A better approach to passing parameters is to send a subroutine information to locate the arguments to a function. Memory, such as a block of RAM, could hold the parameters, and then the calling program could pass just the address of the data to the subroutine, known as calling by reference. This allows for changing values, and in fact, is more efficient in terms of register usage for some types of data, e.g., a long string of characters. Rather than trying to pass large blocks of data through registers, the starting address of the data is the only parameter needed.

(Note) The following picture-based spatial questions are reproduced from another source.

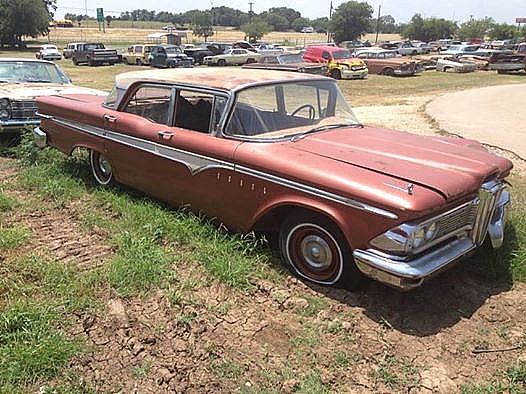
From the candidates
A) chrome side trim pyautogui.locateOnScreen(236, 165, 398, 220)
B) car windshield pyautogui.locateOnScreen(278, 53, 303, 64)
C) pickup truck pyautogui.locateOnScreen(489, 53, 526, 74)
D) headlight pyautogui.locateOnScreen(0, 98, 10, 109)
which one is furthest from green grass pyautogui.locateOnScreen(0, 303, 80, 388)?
pickup truck pyautogui.locateOnScreen(489, 53, 526, 74)

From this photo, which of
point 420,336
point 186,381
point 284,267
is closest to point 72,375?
point 186,381

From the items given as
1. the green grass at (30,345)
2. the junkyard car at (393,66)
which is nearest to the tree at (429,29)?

The same shift routine we wrote earlier could be written as shown below, now passing the address of our parameters in SRAM to the subroutine through register r3. Again, the target is the LPC2132.
SRAM_BASE EQU 0x40000000
AREA Passbymem, CODE, READONLY
ENTRY
LDR sp, =SRAM_BASE ; stack pointer initialized
LDR r3, =SRAM_BASE + 100 ; writable memory for parameters
; try out a positive case (this should saturate)
MOV r1, #0x40000000
MOV r2, #2
STMIA r3, {r1,r2} ; save off parameters
BL saturate
; try out a negative case (should not saturate)
MOV r1, #0xFFFFFFFE
MOV r2, #8
STMIA r3, {r1,r2}
BL saturate
stop
B stop
saturate
; Subroutine saturate32
; Parameters are read from memory, and the
; starting address is in register r3. The result
; is placed at the start of parameter memory.
; Registers used:
; r3 – holds address of parameters in memory
; r4 - result
; r5 - operand to be shifted
; r6 – scratch register
; r7 - shift amount (m)
; r4 = saturate32 (r5 << m)
STMIA sp!,{r4-r7,lr} ; save off used registers
LDMIA r3, {r5,r7} ; get parameters
MOV r6, #0x7FFFFFFF
MOV r4, r5, LSL r7
TEQ r5, r4, ASR r7 ; if (r5! = (r4 > >m))
EORNE r4, r6, r5, ASR #31 ; r4 = 0x7FFFFFFF^sign(r5)
STR r4, [r3] ; move result to memory
LDMDB sp!,{r4-r7,pc} ; return
END
The operand to be shifted and the shift count are stored in memory starting at address SRAM_BASE + 100, where they are read by the subroutine. The entry to the subroutine does some housekeeping by saving off the registers about to be corrupted to the stack, including the Link Register. This is required by the ARM Application Procedure Call Standard (AAPCS), which is covered shortly.
There are two options for returning a value from this subroutine. The first is to just store it back in memory for later reading by some other code. The second option is to return the value in a register, say register r3. In our example, the value is stored back to memory. If you were doing string comparisons, you might call a subroutine and send the addresses of the two strings to the subroutine, expecting either a one (they matched) or a zero (they did not match) to be stored in a register as the result.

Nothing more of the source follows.